Poverty and hunger, as the amazing young people of the Afghan Youth Peace Volunteers told us, are among the true "roots" of the insurgency that we can do something about.  The US has never properly addressed these but instead has mostly enriched American contractors and their subsidiaries.  Infant mortality remains one of the highest in the world, most children are malnourished or underweight, unemployment is over 40%, and the Taliban is always willing to hire, probably with US taxpayer dollars, new fighters for $10 a day.  

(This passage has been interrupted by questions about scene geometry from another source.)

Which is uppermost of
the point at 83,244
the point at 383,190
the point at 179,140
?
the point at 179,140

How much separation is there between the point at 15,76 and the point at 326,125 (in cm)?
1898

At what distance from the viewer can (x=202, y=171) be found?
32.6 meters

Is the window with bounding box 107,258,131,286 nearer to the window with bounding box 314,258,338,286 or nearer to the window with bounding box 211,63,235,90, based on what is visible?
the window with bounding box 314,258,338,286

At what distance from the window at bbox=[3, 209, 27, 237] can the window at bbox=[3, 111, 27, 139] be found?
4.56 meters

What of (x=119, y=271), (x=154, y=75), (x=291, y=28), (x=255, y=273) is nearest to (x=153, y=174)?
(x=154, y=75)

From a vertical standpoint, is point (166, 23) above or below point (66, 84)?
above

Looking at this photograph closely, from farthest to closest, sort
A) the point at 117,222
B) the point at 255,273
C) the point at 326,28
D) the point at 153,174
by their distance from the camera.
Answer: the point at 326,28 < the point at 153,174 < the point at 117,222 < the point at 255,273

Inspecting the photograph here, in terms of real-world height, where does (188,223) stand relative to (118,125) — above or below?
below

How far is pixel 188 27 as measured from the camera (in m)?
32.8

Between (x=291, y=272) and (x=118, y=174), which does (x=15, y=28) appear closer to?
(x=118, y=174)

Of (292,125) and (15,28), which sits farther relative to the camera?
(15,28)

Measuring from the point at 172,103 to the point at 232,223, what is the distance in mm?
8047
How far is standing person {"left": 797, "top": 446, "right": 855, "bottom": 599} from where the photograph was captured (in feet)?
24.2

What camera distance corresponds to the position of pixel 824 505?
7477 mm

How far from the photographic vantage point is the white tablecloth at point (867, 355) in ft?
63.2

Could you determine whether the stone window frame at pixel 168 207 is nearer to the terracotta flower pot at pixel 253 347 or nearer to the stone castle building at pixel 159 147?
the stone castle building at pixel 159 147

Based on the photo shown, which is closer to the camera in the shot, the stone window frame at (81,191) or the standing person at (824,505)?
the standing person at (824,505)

This is the key to avoiding civil war when American troops are gone.  By diluting the economic leverage of armed gangs whether they call themselves Taliban or not, we can give young men the option of not choosing a side.  This means clearing canals, rebuilding irrigation ways, repairing or razing shelled-out buildings, filling crater-sized potholes with dirt and gravel, and a thousands things you can't imagine until you've seen the place.  For a two-year "mini-Marshall Plan," at a million dollars a year per US soldier, you could put 4,000 of the 100,000 we have there now on planes home and it would be paid for.  


Connecting sky-high public disapproval rates for the war with faces and names in Congress will impose political costs.  Congressional offices expect calls from the "usual suspect" activists in their districts on the eve of each war funds vote, but obviously they have calculated this number to be acceptable.  Calls from new voices, never-before active constituents, and even new possible challengers will be noted in the political calculus.  


The bottom line is, for all their recalcitrance, congressmembers genuinely like their big offices, their special passes which get them onto private elevators and dining areas in the nation's most beautifully-appointed buildings.  They don't want to lose these if they can help it.